[Saved data entries]
────────

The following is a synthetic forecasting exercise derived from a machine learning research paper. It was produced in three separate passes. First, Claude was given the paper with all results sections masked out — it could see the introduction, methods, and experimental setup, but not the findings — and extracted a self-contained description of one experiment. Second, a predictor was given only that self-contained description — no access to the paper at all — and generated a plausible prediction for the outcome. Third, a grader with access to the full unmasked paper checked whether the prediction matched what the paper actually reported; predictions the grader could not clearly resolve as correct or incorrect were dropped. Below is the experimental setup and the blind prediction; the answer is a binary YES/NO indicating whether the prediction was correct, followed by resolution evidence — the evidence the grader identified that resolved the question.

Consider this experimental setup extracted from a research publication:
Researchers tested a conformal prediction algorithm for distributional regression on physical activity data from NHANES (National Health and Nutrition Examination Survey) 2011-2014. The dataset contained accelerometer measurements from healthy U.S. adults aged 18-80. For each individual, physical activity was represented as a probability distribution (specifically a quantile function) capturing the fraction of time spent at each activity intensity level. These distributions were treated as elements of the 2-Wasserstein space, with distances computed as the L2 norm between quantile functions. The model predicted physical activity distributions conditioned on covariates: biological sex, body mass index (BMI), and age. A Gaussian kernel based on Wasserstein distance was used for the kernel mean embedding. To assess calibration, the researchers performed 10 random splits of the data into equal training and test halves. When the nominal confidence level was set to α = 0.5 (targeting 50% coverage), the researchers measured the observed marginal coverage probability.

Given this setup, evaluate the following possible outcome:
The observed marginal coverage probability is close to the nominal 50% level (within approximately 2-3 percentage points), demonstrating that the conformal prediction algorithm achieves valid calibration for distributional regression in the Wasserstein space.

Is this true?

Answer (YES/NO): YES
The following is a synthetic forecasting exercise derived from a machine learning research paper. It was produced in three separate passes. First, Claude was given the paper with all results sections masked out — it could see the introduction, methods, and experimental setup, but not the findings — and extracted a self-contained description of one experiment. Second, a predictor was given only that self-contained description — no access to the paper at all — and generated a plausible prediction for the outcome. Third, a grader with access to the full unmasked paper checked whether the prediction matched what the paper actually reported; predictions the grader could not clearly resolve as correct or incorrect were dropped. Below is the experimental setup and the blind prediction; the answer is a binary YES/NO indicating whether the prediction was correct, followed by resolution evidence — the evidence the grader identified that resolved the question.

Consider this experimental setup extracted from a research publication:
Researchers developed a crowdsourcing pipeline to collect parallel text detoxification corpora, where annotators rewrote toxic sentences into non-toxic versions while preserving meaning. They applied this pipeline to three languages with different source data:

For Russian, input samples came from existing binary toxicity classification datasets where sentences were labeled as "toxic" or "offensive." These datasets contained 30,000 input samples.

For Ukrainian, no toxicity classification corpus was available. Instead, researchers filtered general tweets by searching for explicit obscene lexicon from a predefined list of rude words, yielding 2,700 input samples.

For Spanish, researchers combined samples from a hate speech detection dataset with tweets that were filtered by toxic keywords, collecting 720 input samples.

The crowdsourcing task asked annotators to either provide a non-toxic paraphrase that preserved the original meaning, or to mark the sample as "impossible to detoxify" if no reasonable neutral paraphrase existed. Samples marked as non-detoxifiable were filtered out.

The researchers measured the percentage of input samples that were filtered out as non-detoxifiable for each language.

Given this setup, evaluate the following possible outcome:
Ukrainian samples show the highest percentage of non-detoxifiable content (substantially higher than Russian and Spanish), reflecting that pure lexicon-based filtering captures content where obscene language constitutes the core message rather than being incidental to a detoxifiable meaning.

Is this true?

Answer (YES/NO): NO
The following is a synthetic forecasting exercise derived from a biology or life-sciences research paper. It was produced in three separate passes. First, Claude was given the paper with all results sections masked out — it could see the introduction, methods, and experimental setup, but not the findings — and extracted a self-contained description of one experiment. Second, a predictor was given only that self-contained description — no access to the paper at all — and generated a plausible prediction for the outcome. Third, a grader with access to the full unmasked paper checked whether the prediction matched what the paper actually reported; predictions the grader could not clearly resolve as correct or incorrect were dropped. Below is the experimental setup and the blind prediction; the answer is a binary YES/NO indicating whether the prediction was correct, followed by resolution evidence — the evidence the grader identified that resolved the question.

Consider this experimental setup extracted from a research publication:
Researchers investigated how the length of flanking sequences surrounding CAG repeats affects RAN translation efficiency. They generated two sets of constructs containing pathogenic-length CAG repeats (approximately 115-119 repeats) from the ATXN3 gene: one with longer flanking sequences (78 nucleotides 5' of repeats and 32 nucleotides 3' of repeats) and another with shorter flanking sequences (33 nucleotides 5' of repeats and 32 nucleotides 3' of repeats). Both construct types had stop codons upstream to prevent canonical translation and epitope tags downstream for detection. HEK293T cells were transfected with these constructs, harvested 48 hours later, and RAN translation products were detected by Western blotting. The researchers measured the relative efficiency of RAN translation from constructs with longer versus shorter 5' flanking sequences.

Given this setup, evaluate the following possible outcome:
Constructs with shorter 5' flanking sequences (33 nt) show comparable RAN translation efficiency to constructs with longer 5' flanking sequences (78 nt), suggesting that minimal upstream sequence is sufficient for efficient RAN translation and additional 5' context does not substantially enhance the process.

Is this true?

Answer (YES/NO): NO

────────

Nothing in the data may be omitted; transcribe it exactly.

The following is a synthetic forecasting exercise derived from a machine learning research paper. It was produced in three separate passes. First, Claude was given the paper with all results sections masked out — it could see the introduction, methods, and experimental setup, but not the findings — and extracted a self-contained description of one experiment. Second, a predictor was given only that self-contained description — no access to the paper at all — and generated a plausible prediction for the outcome. Third, a grader with access to the full unmasked paper checked whether the prediction matched what the paper actually reported; predictions the grader could not clearly resolve as correct or incorrect were dropped. Below is the experimental setup and the blind prediction; the answer is a binary YES/NO indicating whether the prediction was correct, followed by resolution evidence — the evidence the grader identified that resolved the question.

Consider this experimental setup extracted from a research publication:
Researchers tested a conformal prediction algorithm for distributional regression on physical activity data from NHANES (National Health and Nutrition Examination Survey) 2011-2014. The dataset contained accelerometer measurements from healthy U.S. adults aged 18-80. For each individual, physical activity was represented as a probability distribution (specifically a quantile function) capturing the fraction of time spent at each activity intensity level. These distributions were treated as elements of the 2-Wasserstein space, with distances computed as the L2 norm between quantile functions. The model predicted physical activity distributions conditioned on covariates: biological sex, body mass index (BMI), and age. A Gaussian kernel based on Wasserstein distance was used for the kernel mean embedding. To assess calibration, the researchers performed 10 random splits of the data into equal training and test halves. When the nominal confidence level was set to α = 0.5 (targeting 50% coverage), the researchers measured the observed marginal coverage probability.

Given this setup, evaluate the following possible outcome:
The observed marginal coverage probability is close to the nominal 50% level (within approximately 2-3 percentage points), demonstrating that the conformal prediction algorithm achieves valid calibration for distributional regression in the Wasserstein space.

Is this true?

Answer (YES/NO): YES
The following is a synthetic forecasting exercise derived from a machine learning research paper. It was produced in three separate passes. First, Claude was given the paper with all results sections masked out — it could see the introduction, methods, and experimental setup, but not the findings — and extracted a self-contained description of one experiment. Second, a predictor was given only that self-contained description — no access to the paper at all — and generated a plausible prediction for the outcome. Third, a grader with access to the full unmasked paper checked whether the prediction matched what the paper actually reported; predictions the grader could not clearly resolve as correct or incorrect were dropped. Below is the experimental setup and the blind prediction; the answer is a binary YES/NO indicating whether the prediction was correct, followed by resolution evidence — the evidence the grader identified that resolved the question.

Consider this experimental setup extracted from a research publication:
Researchers developed a crowdsourcing pipeline to collect parallel text detoxification corpora, where annotators rewrote toxic sentences into non-toxic versions while preserving meaning. They applied this pipeline to three languages with different source data:

For Russian, input samples came from existing binary toxicity classification datasets where sentences were labeled as "toxic" or "offensive." These datasets contained 30,000 input samples.

For Ukrainian, no toxicity classification corpus was available. Instead, researchers filtered general tweets by searching for explicit obscene lexicon from a predefined list of rude words, yielding 2,700 input samples.

For Spanish, researchers combined samples from a hate speech detection dataset with tweets that were filtered by toxic keywords, collecting 720 input samples.

The crowdsourcing task asked annotators to either provide a non-toxic paraphrase that preserved the original meaning, or to mark the sample as "impossible to detoxify" if no reasonable neutral paraphrase existed. Samples marked as non-detoxifiable were filtered out.

The researchers measured the percentage of input samples that were filtered out as non-detoxifiable for each language.

Given this setup, evaluate the following possible outcome:
Ukrainian samples show the highest percentage of non-detoxifiable content (substantially higher than Russian and Spanish), reflecting that pure lexicon-based filtering captures content where obscene language constitutes the core message rather than being incidental to a detoxifiable meaning.

Is this true?

Answer (YES/NO): NO
The following is a synthetic forecasting exercise derived from a biology or life-sciences research paper. It was produced in three separate passes. First, Claude was given the paper with all results sections masked out — it could see the introduction, methods, and experimental setup, but not the findings — and extracted a self-contained description of one experiment. Second, a predictor was given only that self-contained description — no access to the paper at all — and generated a plausible prediction for the outcome. Third, a grader with access to the full unmasked paper checked whether the prediction matched what the paper actually reported; predictions the grader could not clearly resolve as correct or incorrect were dropped. Below is the experimental setup and the blind prediction; the answer is a binary YES/NO indicating whether the prediction was correct, followed by resolution evidence — the evidence the grader identified that resolved the question.

Consider this experimental setup extracted from a research publication:
Researchers investigated how the length of flanking sequences surrounding CAG repeats affects RAN translation efficiency. They generated two sets of constructs containing pathogenic-length CAG repeats (approximately 115-119 repeats) from the ATXN3 gene: one with longer flanking sequences (78 nucleotides 5' of repeats and 32 nucleotides 3' of repeats) and another with shorter flanking sequences (33 nucleotides 5' of repeats and 32 nucleotides 3' of repeats). Both construct types had stop codons upstream to prevent canonical translation and epitope tags downstream for detection. HEK293T cells were transfected with these constructs, harvested 48 hours later, and RAN translation products were detected by Western blotting. The researchers measured the relative efficiency of RAN translation from constructs with longer versus shorter 5' flanking sequences.

Given this setup, evaluate the following possible outcome:
Constructs with shorter 5' flanking sequences (33 nt) show comparable RAN translation efficiency to constructs with longer 5' flanking sequences (78 nt), suggesting that minimal upstream sequence is sufficient for efficient RAN translation and additional 5' context does not substantially enhance the process.

Is this true?

Answer (YES/NO): NO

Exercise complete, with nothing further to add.